SQL Transforms Extras

Importing csv files directly to duckdb

First we set up our connection to duck db in the notebook, using code like this:

library(DBI)
library(duckdb)
options(duckdb.enable_rstudio_connection_pane=TRUE)

# create / connect to in memory database (not stored in a file)
drv <- duckdb()
con <- dbConnect(drv)

Then, up until now, we’ve been using R to read data files into memory, then using the dbWriteTable function to write the data frame from R into a table in DuckDB.

We can, however, directly read data files into duckdb, without loading them using R. Here we load a file about Olympic medalists, from a broader project described at https://edjnet.github.io/OlympicsGoNUTS/

CREATE TABLE medalists AS
    SELECT * FROM '../datasets/2024_medalists_all.csv';

DuckDB has an impressive CSV sniffer that tries to figure out the correct datatypes for columns and other aspects of the CSV files, but you can obtain more control as well.

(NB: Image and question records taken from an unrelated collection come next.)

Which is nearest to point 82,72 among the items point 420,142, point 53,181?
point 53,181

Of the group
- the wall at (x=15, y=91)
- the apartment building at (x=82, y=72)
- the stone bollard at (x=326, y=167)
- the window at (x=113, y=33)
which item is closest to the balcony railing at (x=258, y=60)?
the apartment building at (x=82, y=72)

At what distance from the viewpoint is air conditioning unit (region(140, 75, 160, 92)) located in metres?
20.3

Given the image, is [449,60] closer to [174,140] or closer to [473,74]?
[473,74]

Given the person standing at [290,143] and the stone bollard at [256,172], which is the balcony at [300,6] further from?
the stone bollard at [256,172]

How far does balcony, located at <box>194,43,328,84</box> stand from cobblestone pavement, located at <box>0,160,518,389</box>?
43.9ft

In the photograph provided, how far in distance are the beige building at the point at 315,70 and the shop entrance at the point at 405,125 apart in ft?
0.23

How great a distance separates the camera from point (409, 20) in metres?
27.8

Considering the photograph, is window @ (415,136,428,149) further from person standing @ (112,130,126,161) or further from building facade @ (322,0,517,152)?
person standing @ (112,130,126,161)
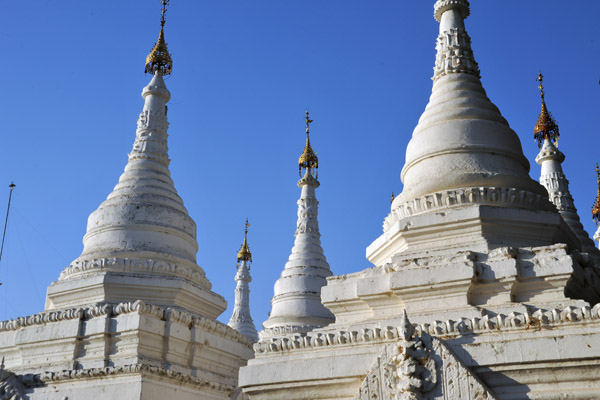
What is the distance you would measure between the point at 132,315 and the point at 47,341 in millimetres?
1736

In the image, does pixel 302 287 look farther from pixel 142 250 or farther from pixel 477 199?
pixel 477 199

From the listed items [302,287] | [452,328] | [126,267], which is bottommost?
[452,328]

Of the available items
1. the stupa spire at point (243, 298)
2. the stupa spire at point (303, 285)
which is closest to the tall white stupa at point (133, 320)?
the stupa spire at point (303, 285)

Full details are here: https://duckdb.org/docs/data/csv/overview.html

Caution

While much of SQL querying is standardized, loading data into SQL databases is not, so recognize that these commands are DuckDB specific.

In other databases, such as Postgres or MySQL, there are slightly varying approaches, usually using the COPY command. See for example https://www.postgresqltutorial.com/postgresql-tutorial/import-csv-file-into-posgresql-table/

DuckDB even allows us to query directly from a CSV file, without actually loading this into a permanent table. DuckDB parses the CSV file and loads it into a temporary table, just for this one query.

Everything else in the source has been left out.